En este tiempo sagrado, estamos invitados a experimentar la cercanía de Dios y a extender esa cercanía a los demás. Puede ser tan sencillo y a la vez tan difícil como reunir a la familia para rezar junto a la corona de Adviento, acercarse a alguien que está solo o sufriendo, acercarse a una familia inmigrante del vecindario o de la parroquia, convirtiéndose, como María, en un signo del amor de Dios por ellos. Cada acto así, por pequeño que sea, responde al llamado del Adviento: "Preparen el camino del Señor, hagan rectos sus senderos". Preparamos su camino abriendo nuestros corazones y nuestras manos en amor.
Nuestro mundo hoy anhela precisamente aquello que Dios promete: misericordia, justicia, presencia, paz. En el Adviento nos atrevemos a creer que no son solo palabras idealistas, sino destinadas a cumplirse en Jesús. Dios está cerca, Dios es Emanuel, "Dios-con-nosotros". Si Dios está con nosotros, entonces no estamos solos en nuestras luchas, no debemos temer.
El Adviento nos recuerda que nuestra esperanza última reside en la llegada de Dios al final de los tiempos. Sabemos que ningún sistema terrenal, líder o plan pastoral puede lograr plenamente la utopía que buscamos. La justicia perfecta y la paz universal son, al final, dones del reinado del Mesías, realidades que solo se realizan plenamente cuando Dios es todo en todos. Sin embargo, lejos de hacernos pasivos, esta verdad nos inspira a trabajar aún más fuerte aquí y ahora para reflejar el reino de Dios.

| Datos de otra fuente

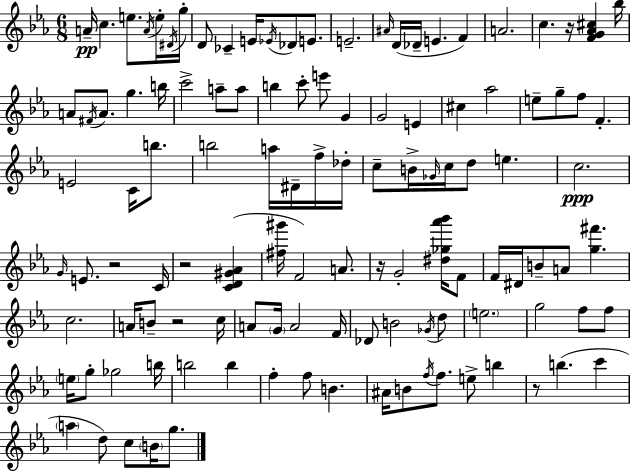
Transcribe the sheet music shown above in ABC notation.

X:1
T:Untitled
M:6/8
L:1/4
K:Cm
A/4 c e/2 A/4 e/4 ^D/4 g/4 D/2 _C E/4 _E/4 _D/2 E/2 E2 ^A/4 D/4 _D/4 E F A2 c z/4 [FG_A^c] _b/4 A/2 ^F/4 A/2 g b/4 c'2 a/2 a/2 b c'/2 e'/2 G G2 E ^c _a2 e/2 g/2 f/2 F E2 C/4 b/2 b2 a/4 ^D/4 f/4 _d/4 c/2 B/4 _G/4 c/4 d/2 e c2 G/4 E/2 z2 C/4 z2 [CD^G_A] [^f^g']/4 F2 A/2 z/4 G2 [^d_g_a'_b']/4 F/2 F/4 ^D/4 B/2 A/2 [g^f'] c2 A/4 B/2 z2 c/4 A/2 G/4 A2 F/4 _D/2 B2 _G/4 d/2 e2 g2 f/2 f/2 e/4 g/2 _g2 b/4 b2 b f f/2 B ^A/4 B/2 f/4 f/2 e/2 b z/2 b c' a d/2 c/2 B/4 g/2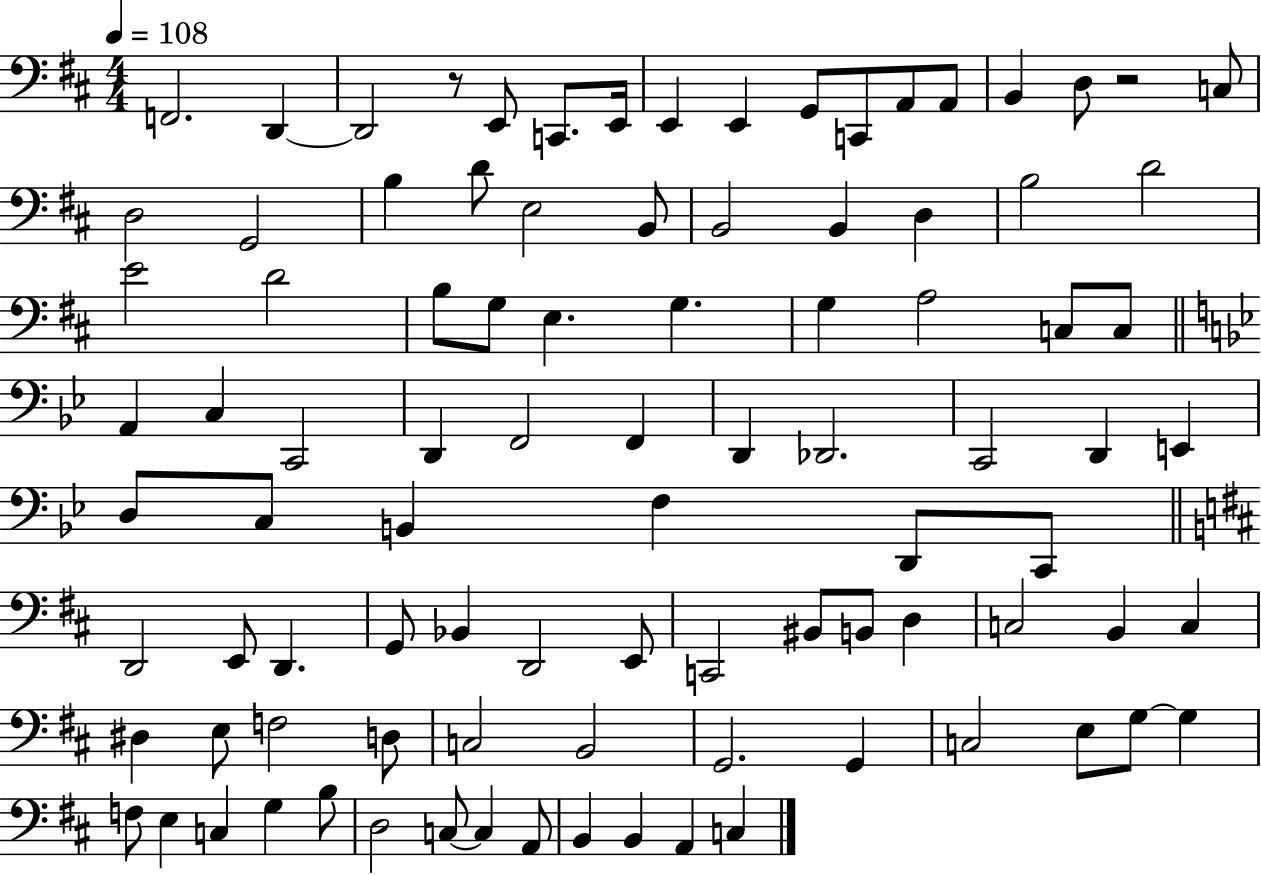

Podríamos preguntarnos, cómo algunos hacen: ¿Estamos deseando algo inalcanzable? El papa Francisco y, tras él, el papa León XIV, nos han desafiado a no descartar estos santos deseos como ingenuos. Ellos nos han enseñado a ver estos anhelos como dados por Dios y como profundamente humanos, destinados a impulsar nuestra acción. Durante su reciente viaje a Oriente Medio, el papa León rezó para que "el deseo de paz, que viene de Dios", creciera en cada corazón. Afirmó que incluso ahora "la paz puede transformar la forma en que miramos a los demás y la manera en que convivimos". Pidió la gracia para sanar la memoria de aquellas heridas personales y colectivas que requieren largos años y, a veces, generaciones enteras para sanar. En otras palabras, nuestro anhelo de paz, de justicia, de convivencia, de pertenencia en sí mismo, son un signo de la cercanía de Dios y una invitación a empezar a vivir hoy según su reino.
Al final, la cercanía de Dios es la respuesta a todo anhelo del alma humana. Es el regalo del Adviento y la gloria de la Navidad. Dios está cerca, y eso lo cambia todo.